Desde sus propias realidades, ambos grupos han compartido una idea de fondo: el futuro no puede construirse sin escuchar a la juventud y sin contar con quienes viven de cerca las desigualdades.
En Salesianos de Triana, el grupo ha puesto el foco en la necesidad de un cambio estructural basado en la equidad y el respeto al medio ambiente. Entre sus reflexiones, dejaron una afirmación contundente: «cuando la justicia solo funciona para un grupo reducido de personas, deja de llamarse justicia». También señalaron la importancia de cuestionar el machismo cotidiano, proteger los ecosistemas y cuidar recursos esenciales como el agua.
Junto a ello, insistieron en que cualquier transformación social debe hacerse contando con las personas directamente afectadas. Para ellas y ellos, no basta con hablar de cambio: hay que construirlo escuchando, participando y trabajando en común.
Esta mirada conecta con el trabajo desarrollado por jóvenes participantes en él Proyecto Salesiano Guayaquil (Ecuador), donde han analizado cómo las desigualdades sociales y económicas afectan a su día a día, poniendo especial énfasis en la falta de oportunidades para la juventud y la necesidad de políticas públicas más inclusivas.
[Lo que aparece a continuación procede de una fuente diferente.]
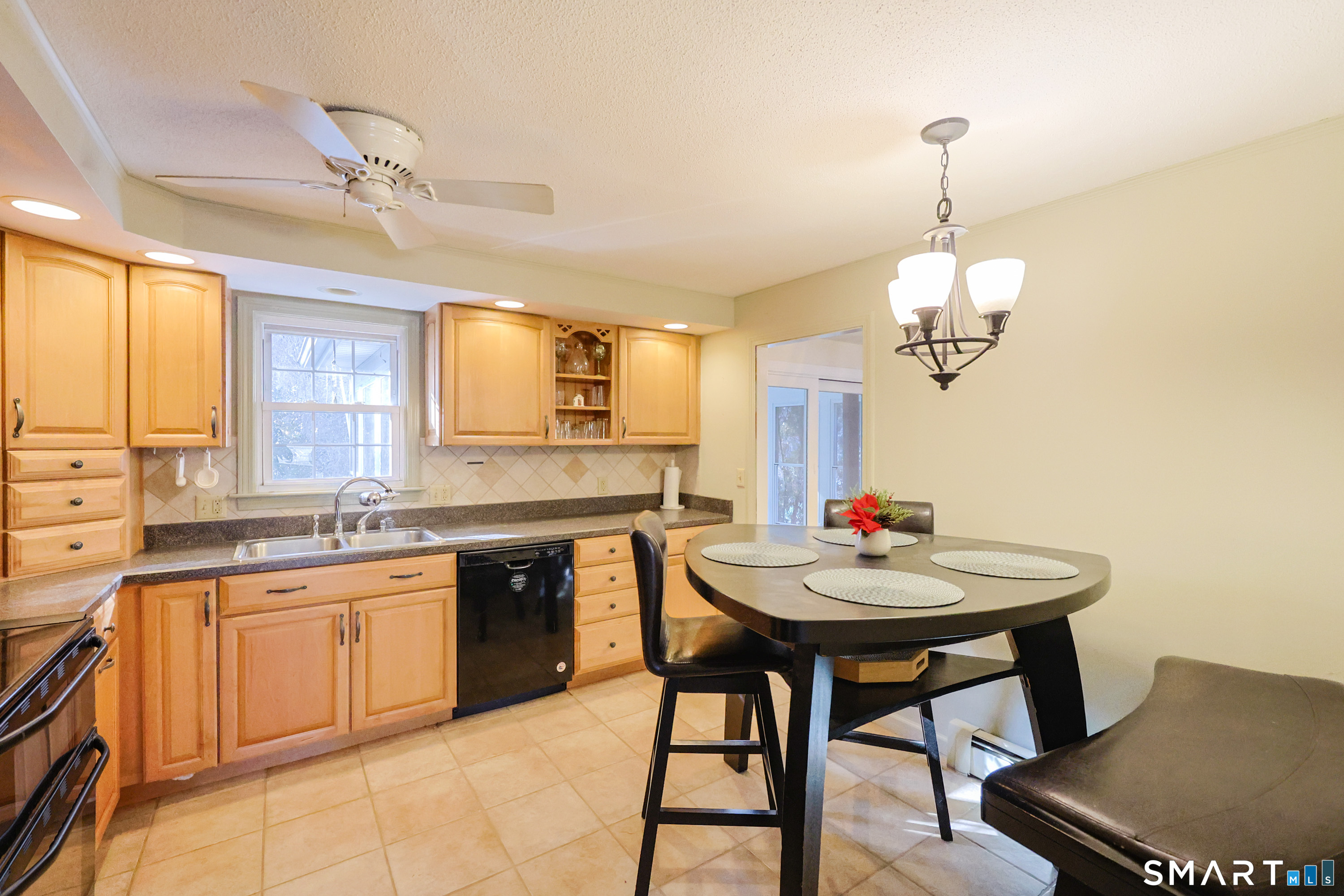 80 Sabin Street Putnam, CT 06260 - Photo 7 of 26 a kitchen with a kitchen island hardwood floor sink and stove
Sus propuestas apuntan a garantizar el acceso a la educación, el empleo digno y espacios de participación real, como claves para construir un futuro más justo.
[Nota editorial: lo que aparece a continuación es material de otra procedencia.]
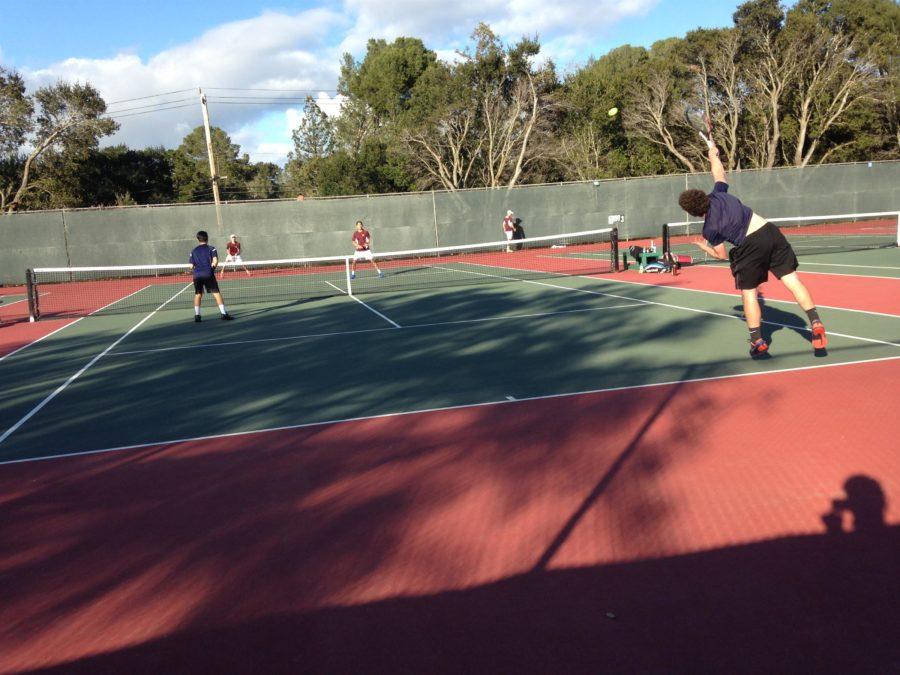 Freshman Ben Barde serves the ball in his doubles match as he and his teammate fight for the victory.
Por su parte, las y los jóvenes de UnidiversUS —programa destinado a la formación de personas con discapacidad intelectual que oferta la Universidad de Sevilla— aterrizaron sus propuestas en la vida cotidiana de su entorno más cercano. Su mirada apunta a una Sevilla 100% accesible, sin barreras físicas ni sociales, y a una sociedad donde el derecho al trabajo sea una posibilidad real para todas las personas. En sus propias palabras, «todas las personas tienen derecho a recibir oportunidades que les permitan acceder a un empleo». Un trabajo, además, que garantice estabilidad y dignidad: para vivir, no solo para sobrevivir.
Sin embargo, no todos los grupos están pudiendo avanzar en el proceso en igualdad de condiciones. En el Líbano, la situación de conflicto en Oriente Medio está dificultando seriamente el desarrollo de las actividades previstas, recordando que hablar de futuro también implica afrontar contextos donde el presente está marcado por la incertidumbre y la guerra.
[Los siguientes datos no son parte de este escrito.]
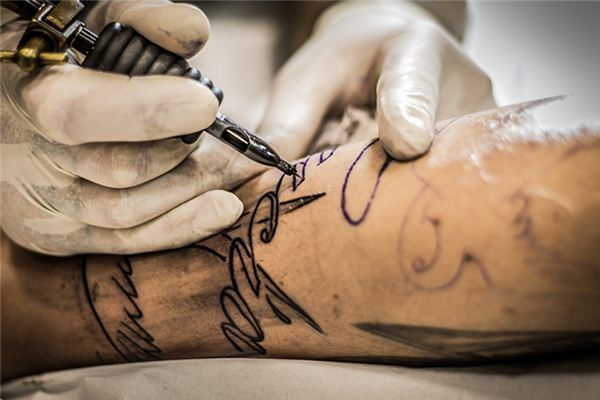 What does it mean to dream about having a tattoo?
Todas las propuestas recogidas hasta el momento, junto a las del resto de grupos participantes, servirán para elaborar una carta colectiva dirigida a líderes internacionales, con el objetivo de contribuir a la construcción de la agenda global post-2030.
¿Qué es After 2030?
Lejos de ser una actividad puntual, «After 2030» es un proceso educativo que acompaña a jóvenes de Andalucía y de otros contextos internacionales —África, América Latina y el Líbano— para:
- Analizar críticamente el impacto de la Agenda 2030 en sus realidades
- Comprender las causas de las desigualdades globales
- Elaborar propuestas colectivas para la agenda post-2030
El objetivo es claro: contribuir a una ciudadanía crítica, comprometida con la justicia social, la equidad de género y el cuidado del planeta .
A través del diálogo intercultural, el aprendizaje compartido y la reflexión colectiva, más de 200 jóvenes participan en este proceso, generando propuestas que serán trasladadas a espacios de incidencia política y social .
«After 2030» es un proyecto de la Fundación Bosco Global que cuenta con la financiación de la Agencia Andaluza de Cooperación Internacional para el Desarrollo.